As couples indulge in displays of affection, I thought it would be apt to share an article published in June 2011 in the local Guardian newspaper as the couple celebrated their 70th wedding anniversary.

Couple celebrate platinum anniversary

2:11pm Monday 13th June 2011 in News By Ima Jackson-Obot – Walthamstow Guardian

LOVE and laughter is the secret to a long and happy marriage, according to a couple who broke with tradition to tie the knot 70 years ago.

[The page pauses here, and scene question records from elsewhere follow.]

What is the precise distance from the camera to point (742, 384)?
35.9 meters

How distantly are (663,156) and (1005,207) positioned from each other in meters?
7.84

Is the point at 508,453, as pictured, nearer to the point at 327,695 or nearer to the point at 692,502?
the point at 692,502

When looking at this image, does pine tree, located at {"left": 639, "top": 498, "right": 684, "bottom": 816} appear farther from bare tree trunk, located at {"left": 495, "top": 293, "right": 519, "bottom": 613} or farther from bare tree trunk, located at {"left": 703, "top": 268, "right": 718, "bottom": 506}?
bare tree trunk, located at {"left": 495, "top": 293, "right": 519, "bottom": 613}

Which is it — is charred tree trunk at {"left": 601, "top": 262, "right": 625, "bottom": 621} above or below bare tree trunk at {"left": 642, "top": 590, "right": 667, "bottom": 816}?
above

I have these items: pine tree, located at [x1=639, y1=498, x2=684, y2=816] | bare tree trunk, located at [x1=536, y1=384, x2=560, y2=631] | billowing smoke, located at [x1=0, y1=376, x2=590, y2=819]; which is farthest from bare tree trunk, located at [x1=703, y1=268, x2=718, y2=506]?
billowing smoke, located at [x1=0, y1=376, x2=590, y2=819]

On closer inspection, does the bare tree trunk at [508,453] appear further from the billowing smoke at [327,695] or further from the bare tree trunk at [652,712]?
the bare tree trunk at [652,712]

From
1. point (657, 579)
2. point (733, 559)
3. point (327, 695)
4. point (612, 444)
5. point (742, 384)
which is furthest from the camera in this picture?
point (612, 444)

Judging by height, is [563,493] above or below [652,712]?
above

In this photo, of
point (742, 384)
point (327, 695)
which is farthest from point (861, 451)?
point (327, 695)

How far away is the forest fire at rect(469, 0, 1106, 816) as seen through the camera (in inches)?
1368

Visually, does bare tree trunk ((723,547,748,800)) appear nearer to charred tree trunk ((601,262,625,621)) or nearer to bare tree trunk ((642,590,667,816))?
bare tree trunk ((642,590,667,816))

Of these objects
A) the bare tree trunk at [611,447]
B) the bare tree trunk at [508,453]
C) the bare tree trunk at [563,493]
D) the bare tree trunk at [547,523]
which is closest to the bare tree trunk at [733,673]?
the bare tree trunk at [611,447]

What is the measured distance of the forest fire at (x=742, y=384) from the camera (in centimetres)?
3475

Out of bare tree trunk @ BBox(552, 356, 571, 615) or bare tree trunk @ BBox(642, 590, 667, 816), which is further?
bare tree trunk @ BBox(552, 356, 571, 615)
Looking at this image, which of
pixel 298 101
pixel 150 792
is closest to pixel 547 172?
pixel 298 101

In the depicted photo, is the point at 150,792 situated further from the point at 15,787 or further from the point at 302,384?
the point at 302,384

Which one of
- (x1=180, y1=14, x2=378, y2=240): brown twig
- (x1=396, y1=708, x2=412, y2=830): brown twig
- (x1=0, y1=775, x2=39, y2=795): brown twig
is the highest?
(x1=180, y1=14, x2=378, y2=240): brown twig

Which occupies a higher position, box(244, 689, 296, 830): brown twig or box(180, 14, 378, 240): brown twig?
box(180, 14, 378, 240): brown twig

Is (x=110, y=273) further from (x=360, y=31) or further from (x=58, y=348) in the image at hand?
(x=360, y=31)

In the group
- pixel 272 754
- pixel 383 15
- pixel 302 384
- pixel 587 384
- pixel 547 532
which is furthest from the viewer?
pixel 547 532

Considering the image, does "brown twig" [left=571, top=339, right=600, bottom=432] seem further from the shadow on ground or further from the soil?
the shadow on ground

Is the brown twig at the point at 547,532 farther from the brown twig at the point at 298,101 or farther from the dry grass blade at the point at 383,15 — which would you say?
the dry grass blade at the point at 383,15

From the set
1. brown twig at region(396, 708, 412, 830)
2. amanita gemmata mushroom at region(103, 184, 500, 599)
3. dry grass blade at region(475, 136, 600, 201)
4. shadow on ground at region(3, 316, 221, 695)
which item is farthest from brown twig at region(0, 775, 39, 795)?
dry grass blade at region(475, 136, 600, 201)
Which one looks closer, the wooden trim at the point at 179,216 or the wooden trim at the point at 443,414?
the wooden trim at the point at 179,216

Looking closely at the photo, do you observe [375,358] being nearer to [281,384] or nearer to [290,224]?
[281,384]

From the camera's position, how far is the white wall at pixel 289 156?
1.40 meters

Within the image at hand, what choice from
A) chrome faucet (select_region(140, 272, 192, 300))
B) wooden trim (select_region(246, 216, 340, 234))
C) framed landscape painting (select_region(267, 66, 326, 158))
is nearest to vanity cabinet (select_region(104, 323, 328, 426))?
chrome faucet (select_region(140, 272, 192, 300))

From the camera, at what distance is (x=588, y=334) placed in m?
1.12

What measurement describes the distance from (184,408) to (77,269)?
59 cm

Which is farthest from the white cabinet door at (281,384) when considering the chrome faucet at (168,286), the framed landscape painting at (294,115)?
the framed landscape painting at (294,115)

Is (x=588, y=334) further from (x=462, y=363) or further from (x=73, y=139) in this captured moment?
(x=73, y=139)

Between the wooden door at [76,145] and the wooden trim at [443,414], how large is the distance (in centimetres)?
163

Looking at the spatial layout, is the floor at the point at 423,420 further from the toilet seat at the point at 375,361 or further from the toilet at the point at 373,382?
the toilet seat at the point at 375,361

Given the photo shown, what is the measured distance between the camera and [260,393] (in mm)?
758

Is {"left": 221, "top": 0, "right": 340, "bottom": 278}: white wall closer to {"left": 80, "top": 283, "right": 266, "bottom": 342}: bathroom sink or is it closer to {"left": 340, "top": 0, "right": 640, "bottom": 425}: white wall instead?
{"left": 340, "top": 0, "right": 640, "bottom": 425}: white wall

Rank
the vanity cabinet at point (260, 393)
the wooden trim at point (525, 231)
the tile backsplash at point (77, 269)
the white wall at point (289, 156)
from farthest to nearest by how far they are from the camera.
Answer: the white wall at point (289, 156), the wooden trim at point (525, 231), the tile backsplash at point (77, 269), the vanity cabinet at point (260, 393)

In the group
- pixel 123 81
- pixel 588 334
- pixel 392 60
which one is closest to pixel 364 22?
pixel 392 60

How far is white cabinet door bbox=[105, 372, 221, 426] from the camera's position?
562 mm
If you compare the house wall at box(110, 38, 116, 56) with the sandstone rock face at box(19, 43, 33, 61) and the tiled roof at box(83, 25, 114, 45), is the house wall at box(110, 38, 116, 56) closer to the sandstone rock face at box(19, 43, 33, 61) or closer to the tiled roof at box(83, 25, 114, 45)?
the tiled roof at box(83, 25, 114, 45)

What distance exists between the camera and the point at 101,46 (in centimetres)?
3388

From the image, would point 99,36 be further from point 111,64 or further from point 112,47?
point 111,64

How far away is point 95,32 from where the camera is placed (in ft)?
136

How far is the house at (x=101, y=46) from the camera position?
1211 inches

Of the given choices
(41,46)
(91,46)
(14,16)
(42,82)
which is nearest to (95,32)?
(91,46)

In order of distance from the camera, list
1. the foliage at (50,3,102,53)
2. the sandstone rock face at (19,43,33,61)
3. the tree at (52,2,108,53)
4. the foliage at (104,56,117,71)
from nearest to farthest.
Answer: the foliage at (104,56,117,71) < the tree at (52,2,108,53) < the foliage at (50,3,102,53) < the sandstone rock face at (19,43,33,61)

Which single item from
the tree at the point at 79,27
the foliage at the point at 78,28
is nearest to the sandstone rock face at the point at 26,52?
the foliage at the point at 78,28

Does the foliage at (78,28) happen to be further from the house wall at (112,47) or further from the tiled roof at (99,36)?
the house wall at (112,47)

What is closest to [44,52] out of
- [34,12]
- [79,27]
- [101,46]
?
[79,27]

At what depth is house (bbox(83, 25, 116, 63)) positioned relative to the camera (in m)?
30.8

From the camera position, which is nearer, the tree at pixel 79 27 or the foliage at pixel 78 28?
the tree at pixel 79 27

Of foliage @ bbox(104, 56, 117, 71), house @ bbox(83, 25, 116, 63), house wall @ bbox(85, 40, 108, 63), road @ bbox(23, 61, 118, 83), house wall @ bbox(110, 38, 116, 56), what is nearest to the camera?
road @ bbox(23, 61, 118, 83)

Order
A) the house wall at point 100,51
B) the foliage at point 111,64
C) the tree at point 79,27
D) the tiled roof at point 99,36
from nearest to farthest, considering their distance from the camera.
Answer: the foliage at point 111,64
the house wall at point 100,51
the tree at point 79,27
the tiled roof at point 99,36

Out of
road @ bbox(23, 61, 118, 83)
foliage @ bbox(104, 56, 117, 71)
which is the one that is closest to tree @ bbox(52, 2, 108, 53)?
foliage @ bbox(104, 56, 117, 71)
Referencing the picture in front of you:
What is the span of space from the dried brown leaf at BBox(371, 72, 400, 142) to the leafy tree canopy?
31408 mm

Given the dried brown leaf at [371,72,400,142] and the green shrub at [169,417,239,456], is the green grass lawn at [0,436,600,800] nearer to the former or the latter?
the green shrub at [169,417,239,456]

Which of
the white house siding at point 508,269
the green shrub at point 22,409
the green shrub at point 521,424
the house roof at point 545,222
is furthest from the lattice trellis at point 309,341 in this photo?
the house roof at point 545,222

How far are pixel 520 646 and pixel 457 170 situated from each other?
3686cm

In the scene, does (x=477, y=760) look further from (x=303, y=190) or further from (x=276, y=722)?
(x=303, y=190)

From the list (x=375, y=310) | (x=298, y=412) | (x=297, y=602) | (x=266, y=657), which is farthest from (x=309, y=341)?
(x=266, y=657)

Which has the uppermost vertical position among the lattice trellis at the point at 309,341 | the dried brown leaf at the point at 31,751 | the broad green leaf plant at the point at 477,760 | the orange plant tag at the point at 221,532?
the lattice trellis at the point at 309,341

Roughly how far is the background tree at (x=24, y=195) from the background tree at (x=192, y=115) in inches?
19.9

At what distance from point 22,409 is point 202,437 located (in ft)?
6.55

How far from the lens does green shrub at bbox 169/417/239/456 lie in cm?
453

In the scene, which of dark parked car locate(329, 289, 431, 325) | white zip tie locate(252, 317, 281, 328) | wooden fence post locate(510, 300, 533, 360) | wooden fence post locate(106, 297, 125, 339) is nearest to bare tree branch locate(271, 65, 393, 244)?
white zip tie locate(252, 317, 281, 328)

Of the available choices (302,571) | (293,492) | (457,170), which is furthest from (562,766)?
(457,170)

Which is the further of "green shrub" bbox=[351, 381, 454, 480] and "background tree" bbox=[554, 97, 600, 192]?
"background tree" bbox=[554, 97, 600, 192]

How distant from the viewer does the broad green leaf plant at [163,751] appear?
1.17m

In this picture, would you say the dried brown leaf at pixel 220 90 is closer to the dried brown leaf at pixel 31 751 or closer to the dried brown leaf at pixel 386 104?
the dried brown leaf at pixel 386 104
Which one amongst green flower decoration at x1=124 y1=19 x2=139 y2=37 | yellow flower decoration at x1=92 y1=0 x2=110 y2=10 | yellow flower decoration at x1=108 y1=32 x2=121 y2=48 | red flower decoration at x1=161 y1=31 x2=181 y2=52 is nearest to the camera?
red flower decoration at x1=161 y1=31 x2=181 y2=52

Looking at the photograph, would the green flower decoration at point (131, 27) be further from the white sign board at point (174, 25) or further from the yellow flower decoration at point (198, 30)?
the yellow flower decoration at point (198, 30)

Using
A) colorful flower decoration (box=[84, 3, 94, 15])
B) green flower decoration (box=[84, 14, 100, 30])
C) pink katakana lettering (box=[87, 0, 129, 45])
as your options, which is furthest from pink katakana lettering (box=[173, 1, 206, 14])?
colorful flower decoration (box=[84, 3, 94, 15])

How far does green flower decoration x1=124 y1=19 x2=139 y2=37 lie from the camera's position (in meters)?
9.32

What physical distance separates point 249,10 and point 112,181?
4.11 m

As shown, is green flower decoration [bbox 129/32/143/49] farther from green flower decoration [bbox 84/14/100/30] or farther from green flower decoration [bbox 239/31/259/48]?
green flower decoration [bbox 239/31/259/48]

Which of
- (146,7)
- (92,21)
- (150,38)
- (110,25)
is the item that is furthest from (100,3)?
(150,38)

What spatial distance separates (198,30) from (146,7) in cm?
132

Siddiq Lone, 90 and his Wife, Saffia, 88 of Milton Road in Walthamstow, celebrated their platinum wedding anniversary with a family get-together on Sunday. As children, they travelled to Kenya from their native Kashmir when their fathers took jobs building railways. They were both sent back to Kashmir as teenagers to continue their education. Living only a few doors from each other, their bond strengthened and eventually they fell in love. While the strong tradition of arranged marriages and objections from Saffia’s family caused initial problems, the couple eventually cemented their union in 1941. Their son, Jamil 66, who is based in New York, said: “What you have to understand is that it was a love marriage. “During that time marriages of love were unheard of. Arranged marriages were more the tradition.” After both qualifying as teachers, the couple returned to Kenya, where Siddiq taught English in a secondary school and his wife worked in a primary school. Siddiq said: “I love my wife and she loves me.” “She is beautiful, very intelligent and very funny.” “Even now she still has people in stitches.” The couple moved to Walthamstow in the 1970s after they both retired. They overcame personal tragedy when their only daughter died at the aged of 23. Jamil added: “It tore a whole in all our lives and devastated our parents. “But the one thing that has kept them going is love and laughter.”

The couple received a congratulatory message on Sunday from the Kenyan Prime Minister, Raila Odinga, who they met last year.